Connecting users will be associated with a set of privileges which define what the user can do once connected to the database. It is considered best practice to assign those users the minimum privileges required to carry out their tasks. Therefore a database user which is intended to furnish information to a data visualization dashboard should be configured with read-only privileges, whereas a customer relationship management (CRM) application would require a database user possessing CRUD (create, retrieve, update, delete) database privileges.
Therefore when examining database connectivity and privileges you should at a minimum answer the following questions:
- What users are defined and active on the production databases, and from what IP addresses / hostnames are they accessible?
- Is the database server accessible to the wider internet and if so, why?
- What privileges do the defined database users possess, and why?
- To what corporate applications are production databases connected?

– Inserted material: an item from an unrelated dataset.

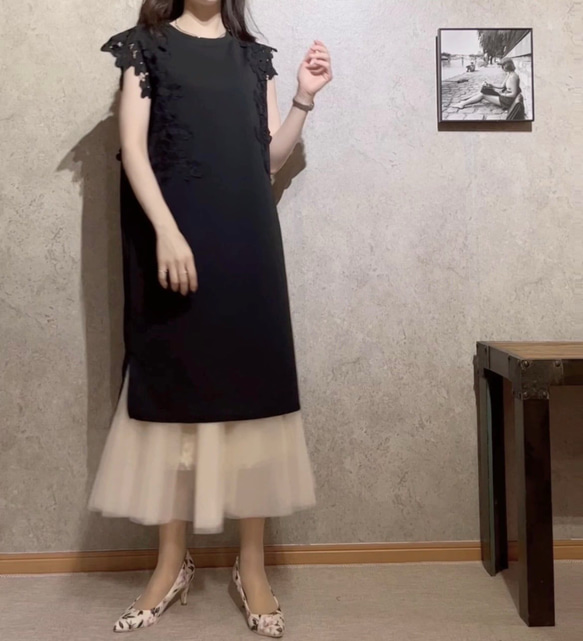 ニョチ柿渋染めのワンピースとチュニックワンピース2点おまとめ フレンチスリーブチュニックワンピース /ムラ染め 藍と柿渋2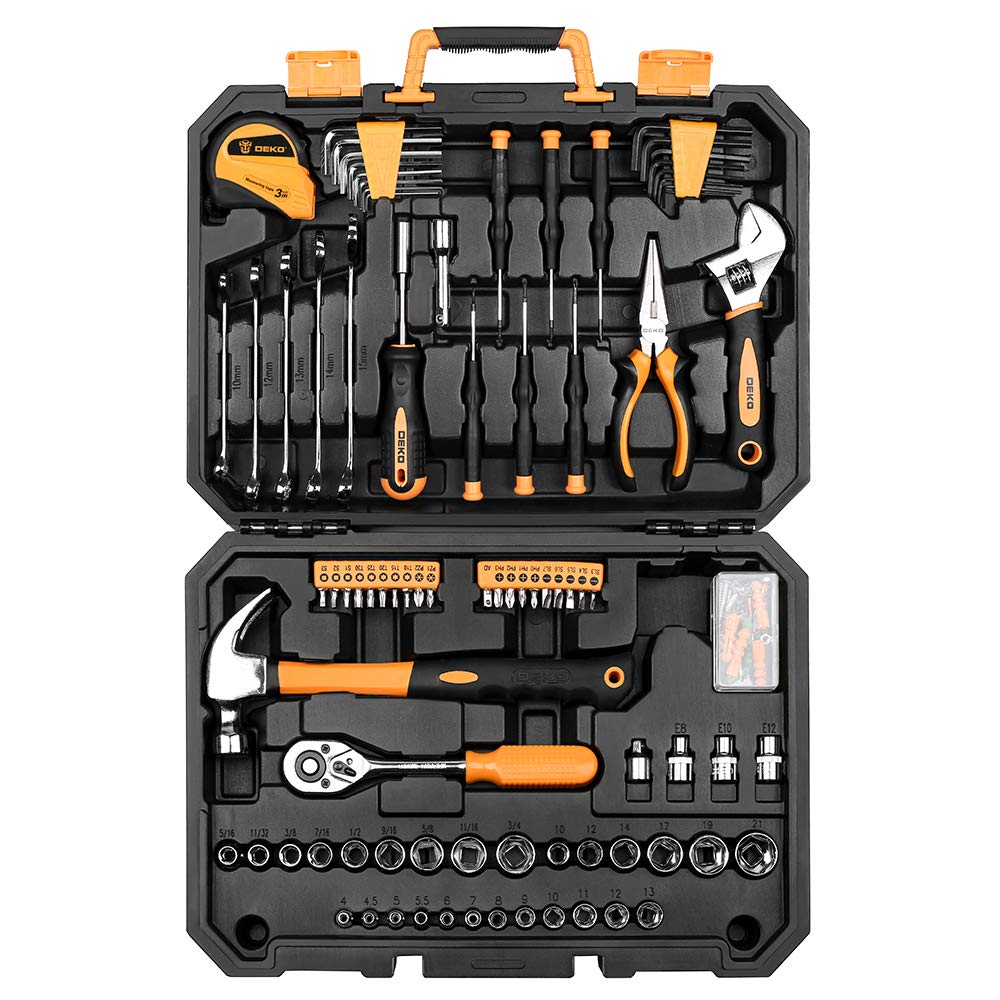 128 Piece Household Hand Tool Kit with Plastic Toolbox Storage Case W575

This includes the customer-facing application, business intelligence software, backup services, and so forth.
- What other non-production databases exist?
- Where is production data replicated? Are these destinations located within jurisdictions compliant by the laws and SLA under which the buyer's target IP operates?
Encryption
Satisfying this review requirement is relatively straightforward, and completed in two steps:
- From a security standpoint, data is often defined as being encrypted at-rest and in-transit, the former referring to its encryption state when residing in the database or on server, and the latter referring to its encryption state when being transferred from the application to the requesting user or service. You'll want to determine whether these two best practices are implemented.
- If the data is not encrypted at-rest (which is typical and not necessarily an issue for many use cases), then how is sensitive data like passwords encrypted (or hashed)? You often won't be able to determine this by looking at the database itself; web frameworks will typically dictate the password hashing scheme, such as Laravel's use of the Bcrypt algorithm for this purpose.